A simple guide from Machine Learning outputs to statistical criteria

Submission summary

 As Contributors: Charanjit Kaur Khosa · Veronica Sanz Arxiv Link: https://arxiv.org/abs/2203.03669v1 (pdf) Code repository: https://github.com/high-energy-physics-ml/hypothesis-testing Date submitted: 2022-03-16 17:06 Submitted by: Sanz, Veronica Submitted to: SciPost Physics Core Academic field: Physics Specialties: High-Energy Physics - Phenomenology Approaches: Theoretical, Phenomenological

Abstract

In this paper we propose ways to incorporate Machine Learning training outputs into a study of statistical significance. We describe these methods in supervised classification tasks using a CNN and a DNN output, and unsupervised learning based on a VAE. As use cases, we consider two physical situations where Machine Learning are often used: high-$p_T$ hadronic activity, and boosted Higgs in association with a massive vector boson.

Current status:
Editor-in-charge assigned

Submission & Refereeing History

Submission 2203.03669v1 on 16 March 2022

Reports on this Submission

Report

My apologizes for the very late report!

This paper describes how to take the output of a neural network and use it for hypothesis testing in the context of collider physics. While the manuscript is mostly well-written, I am not sure what this paper adds to the literature. There is nothing special about neural networks - the paper describes how one takes a fixed observable and then uses simulations to create histograms of the observable to compute p-values. This is common knowledge and so I am unsure what is new in this paper. From the title, I was expecting to see some discussion of how one can use network outputs directly as test statistics instead of indirectly by first making histograms to compute likelihood ratios. This subject is also well-documented in other papers, but there could be room for additional innovation, such as in the area of uncertainty quantification (which is also not really discussed in detail since the entire topic of nuisance parameters are relegated to references). I am sorry if I have misunderstood the paper, but in the present form, I cannot recommend publication in SciPost Physics.

• validity: -
• significance: -
• originality: -
• clarity: -
• formatting: -
• grammar: -

Author:  Veronica Sanz  on 2022-06-24  [id 2608]

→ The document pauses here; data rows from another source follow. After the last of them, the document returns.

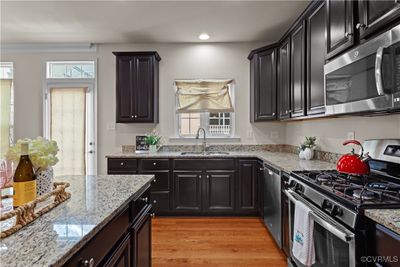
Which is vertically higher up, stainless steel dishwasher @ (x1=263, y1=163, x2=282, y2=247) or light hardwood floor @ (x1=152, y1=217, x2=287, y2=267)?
stainless steel dishwasher @ (x1=263, y1=163, x2=282, y2=247)

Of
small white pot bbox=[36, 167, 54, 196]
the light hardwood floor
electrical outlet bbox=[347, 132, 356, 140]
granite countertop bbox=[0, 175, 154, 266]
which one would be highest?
electrical outlet bbox=[347, 132, 356, 140]

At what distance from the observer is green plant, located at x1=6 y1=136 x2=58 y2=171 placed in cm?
120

(in reply to Report 1 on 2022-05-02)

Dear referee,

Thanks for reading the paper and providing comments. Note that we have submitted this manuscript to Scipost Physics Core, not Physics. This is a contribution which (we believe) may help readers to navigate between ML outputs and usual statistical outputs, but it is by no means a significant addition to the field. Our purpose is to provide, as the title suggests, a simple guide to perform this translation for supervised and unsupervised ML outputs, and show some of the limitations we found. We hope this clarifies a possible misunderstanding.

Best regards,

V. Sanz